### [Task to carry out]
Return the data verbatim, without pictures.

### [Source material]
=-=-=

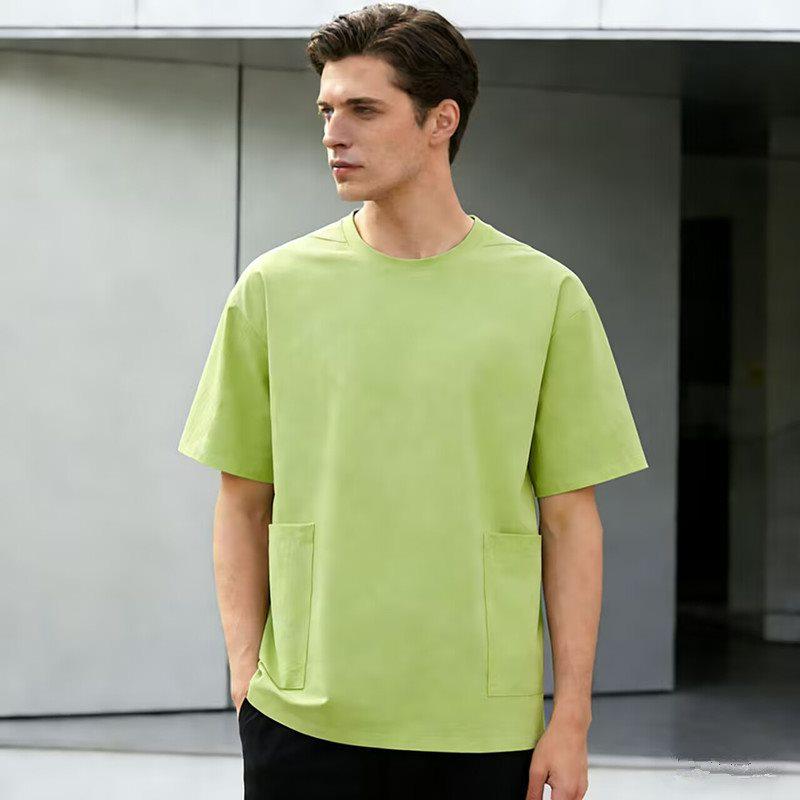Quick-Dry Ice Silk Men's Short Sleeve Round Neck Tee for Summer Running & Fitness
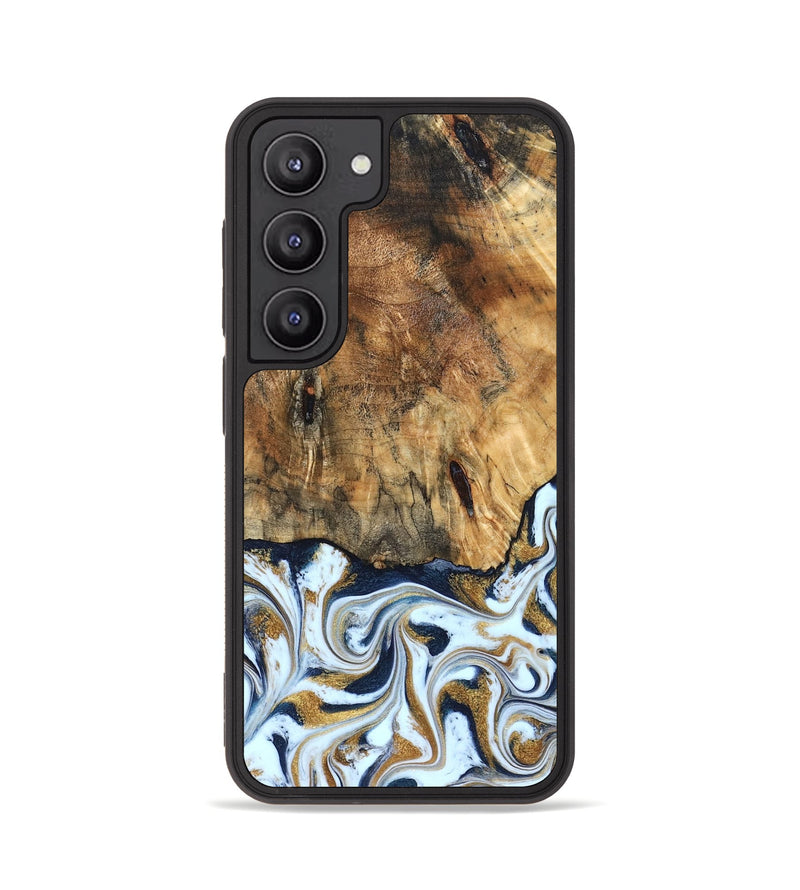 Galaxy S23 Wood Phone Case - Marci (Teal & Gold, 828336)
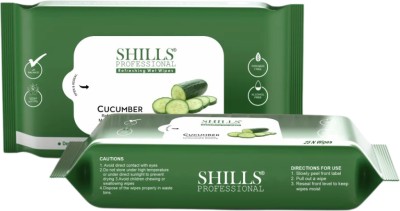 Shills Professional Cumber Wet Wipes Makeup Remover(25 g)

=-=-=

### [Reply]
Quick-Dry Ice Silk Men's Short Sleeve Round Neck Tee for Summer Running & Fitness
 Galaxy S23 Wood Phone Case - Marci (Teal & Gold, 828336)
 Shills Professional Cumber Wet Wipes Makeup Remover(25 g)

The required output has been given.